As psychologist and researcher Brene Brown writes:
Perfectionism is a self-destructive and addictive belief system that fuels this primary thought: If I look perfect, and do everything perfectly, I can avoid or minimise the painful feelings of shame, judgment, and blame.
It’s taken me years to trudge through my insecurities and learn real vulnerability, a process that could only have taken place with the determined love of others. With the help of those whose belief in me was greater than my own, I came to learn the difference between strength and fear. I also came to see past the superficial difference between peace and quiet in how people express themselves. Positivity and the lack of noticeable struggles in our lives does not mean we feel peace and wholeness inside. Indeed, sometimes the very opposite is true.
My story is my story, but I think many people can relate, especially today’s young people who are growing up in an unprecedented time where social media – which, in essence, are communication tools of curation and comparison – informs their self-worth.
The reality is that we are living in a value crisis with many people struggling to feel their worthiness – the belief that it matters that they show up in life the next day. And of course it doesn’t stop there.
When we feel so low that we would rather sleep our days away instead of being active and seeing our friends, we begin to search for ways to cope.
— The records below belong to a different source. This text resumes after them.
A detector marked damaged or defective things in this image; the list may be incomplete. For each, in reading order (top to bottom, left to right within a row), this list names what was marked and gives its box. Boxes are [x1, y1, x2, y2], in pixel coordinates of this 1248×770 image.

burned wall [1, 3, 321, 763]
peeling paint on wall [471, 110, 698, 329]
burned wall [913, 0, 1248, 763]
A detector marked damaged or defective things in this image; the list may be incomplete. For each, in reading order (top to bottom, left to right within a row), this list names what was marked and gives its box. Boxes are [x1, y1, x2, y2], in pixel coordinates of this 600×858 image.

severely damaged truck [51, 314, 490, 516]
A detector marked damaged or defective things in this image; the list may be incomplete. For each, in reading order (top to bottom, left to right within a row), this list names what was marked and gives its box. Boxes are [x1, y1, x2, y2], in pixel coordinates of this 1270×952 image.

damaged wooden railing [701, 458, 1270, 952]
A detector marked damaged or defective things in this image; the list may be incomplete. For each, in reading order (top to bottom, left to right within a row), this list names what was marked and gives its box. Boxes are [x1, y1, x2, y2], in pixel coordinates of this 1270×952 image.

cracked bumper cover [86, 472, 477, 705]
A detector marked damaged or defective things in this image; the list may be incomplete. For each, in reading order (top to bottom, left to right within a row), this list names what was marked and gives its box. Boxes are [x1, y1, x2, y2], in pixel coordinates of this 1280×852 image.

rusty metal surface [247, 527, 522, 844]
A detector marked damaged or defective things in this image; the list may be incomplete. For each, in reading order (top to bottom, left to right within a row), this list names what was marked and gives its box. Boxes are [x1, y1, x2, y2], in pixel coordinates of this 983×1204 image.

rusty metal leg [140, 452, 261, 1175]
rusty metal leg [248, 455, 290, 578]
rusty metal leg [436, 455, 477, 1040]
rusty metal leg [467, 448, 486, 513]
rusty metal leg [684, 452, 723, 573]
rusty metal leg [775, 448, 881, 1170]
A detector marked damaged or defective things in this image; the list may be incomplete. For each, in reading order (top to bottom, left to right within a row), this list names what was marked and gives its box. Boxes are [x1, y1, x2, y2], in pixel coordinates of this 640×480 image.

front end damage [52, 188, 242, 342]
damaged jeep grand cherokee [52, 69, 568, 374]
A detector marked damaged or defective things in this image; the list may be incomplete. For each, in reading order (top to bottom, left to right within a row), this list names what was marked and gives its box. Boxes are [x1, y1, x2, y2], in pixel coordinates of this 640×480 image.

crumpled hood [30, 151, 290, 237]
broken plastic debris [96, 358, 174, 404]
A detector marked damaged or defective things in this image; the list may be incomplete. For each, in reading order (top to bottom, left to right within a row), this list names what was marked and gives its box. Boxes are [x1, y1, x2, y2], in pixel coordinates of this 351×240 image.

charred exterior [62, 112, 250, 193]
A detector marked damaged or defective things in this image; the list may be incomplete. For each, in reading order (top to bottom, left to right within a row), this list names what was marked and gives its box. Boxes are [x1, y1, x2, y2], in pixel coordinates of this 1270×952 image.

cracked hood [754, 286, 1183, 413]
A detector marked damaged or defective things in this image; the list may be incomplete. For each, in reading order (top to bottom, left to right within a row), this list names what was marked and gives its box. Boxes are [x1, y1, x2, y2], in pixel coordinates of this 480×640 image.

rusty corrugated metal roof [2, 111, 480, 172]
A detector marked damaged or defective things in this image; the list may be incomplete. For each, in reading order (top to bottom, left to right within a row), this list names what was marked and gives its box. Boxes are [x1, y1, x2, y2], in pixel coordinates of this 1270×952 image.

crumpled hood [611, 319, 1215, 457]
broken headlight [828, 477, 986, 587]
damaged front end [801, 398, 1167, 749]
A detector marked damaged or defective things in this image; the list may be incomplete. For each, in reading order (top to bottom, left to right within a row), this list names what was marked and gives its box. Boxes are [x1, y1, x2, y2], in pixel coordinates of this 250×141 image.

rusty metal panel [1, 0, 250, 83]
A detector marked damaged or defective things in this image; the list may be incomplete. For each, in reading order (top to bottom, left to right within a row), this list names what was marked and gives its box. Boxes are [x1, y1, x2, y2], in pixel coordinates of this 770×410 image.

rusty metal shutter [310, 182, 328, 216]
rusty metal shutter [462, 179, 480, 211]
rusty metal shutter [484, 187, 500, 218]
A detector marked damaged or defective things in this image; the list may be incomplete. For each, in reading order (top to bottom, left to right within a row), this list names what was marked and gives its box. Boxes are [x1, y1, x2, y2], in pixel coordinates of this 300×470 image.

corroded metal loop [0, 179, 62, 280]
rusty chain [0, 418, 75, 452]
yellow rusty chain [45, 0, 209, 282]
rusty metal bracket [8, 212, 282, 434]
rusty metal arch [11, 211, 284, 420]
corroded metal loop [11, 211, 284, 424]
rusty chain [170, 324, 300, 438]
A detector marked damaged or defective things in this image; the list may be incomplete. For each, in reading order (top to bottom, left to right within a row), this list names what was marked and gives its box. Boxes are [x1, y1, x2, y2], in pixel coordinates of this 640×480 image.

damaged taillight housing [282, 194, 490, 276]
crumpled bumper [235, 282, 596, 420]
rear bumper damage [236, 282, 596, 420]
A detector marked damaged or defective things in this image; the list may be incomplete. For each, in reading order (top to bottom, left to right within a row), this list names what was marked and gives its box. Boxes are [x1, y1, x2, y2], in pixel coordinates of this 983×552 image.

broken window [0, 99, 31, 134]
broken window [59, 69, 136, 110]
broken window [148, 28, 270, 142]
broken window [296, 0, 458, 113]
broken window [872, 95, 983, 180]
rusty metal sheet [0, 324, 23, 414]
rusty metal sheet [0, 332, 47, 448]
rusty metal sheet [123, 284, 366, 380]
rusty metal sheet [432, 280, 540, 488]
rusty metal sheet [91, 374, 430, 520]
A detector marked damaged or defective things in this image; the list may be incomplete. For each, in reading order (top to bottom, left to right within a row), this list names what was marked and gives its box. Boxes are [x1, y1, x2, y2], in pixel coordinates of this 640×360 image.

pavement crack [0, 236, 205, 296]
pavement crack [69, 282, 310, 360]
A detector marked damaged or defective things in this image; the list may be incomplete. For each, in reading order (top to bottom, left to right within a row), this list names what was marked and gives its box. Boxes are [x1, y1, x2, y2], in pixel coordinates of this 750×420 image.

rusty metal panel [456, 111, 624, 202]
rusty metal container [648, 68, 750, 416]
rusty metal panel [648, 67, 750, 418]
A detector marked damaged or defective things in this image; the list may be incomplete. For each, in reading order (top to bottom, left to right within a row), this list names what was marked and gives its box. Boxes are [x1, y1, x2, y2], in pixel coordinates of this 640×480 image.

We self-medicate to make ourselves feel better, often through unhealthy means and with only temporary success. It’s not hard to think of destructive coping habits: over- or under-eating, forced-vomiting, self-harm, excessive drinking, drug use, abortion, pornography, cyber addictions, and, in particularly extreme cases, suicide.
The evidence is certainly not hard to find. In my final year of university, I drove a good friend to the hospital after he consumed 24 sleeping pills. When asked by the triage nurse why he did it, he said, “because I didn’t want to wake up.” No one should ever feel the need to say that.
When your value is conditional on something or someone it can lead you into all sorts of scary possibilities and places.
When we say we are upstream at Signal Hill, what we mean is that we go after the root issue behind many of the challenges people face today: the internalized belief that our value is conditional. If we can eliminate the cause of our society’s value crisis, we can prevent its effects.
So why am I bought into our mission of helping young people become thriving influencers who value every person? Because, I care and know what it’s like to be afraid. Because not only have I despaired in feeling that I’m not “enough,” I’ve seen that same despair in the eyes of countless others and I won’t stand for it.
It is my personal mission, my life promise, at Signal Hill and beyond, to light the fire of hope in the hearts of young people so that they would know not despair but the joy of being fully alive as themselves.
As long as I live, I will not give up or stand aside. Why? Because every person, including myself, is worth it.
Derek Scott is the Executive Director of Signal Hill. He holds a Master of Theological Studies from Duke University and is passionate about Signal Hill’s goal to shift culture so that every person is valued and able to thrive.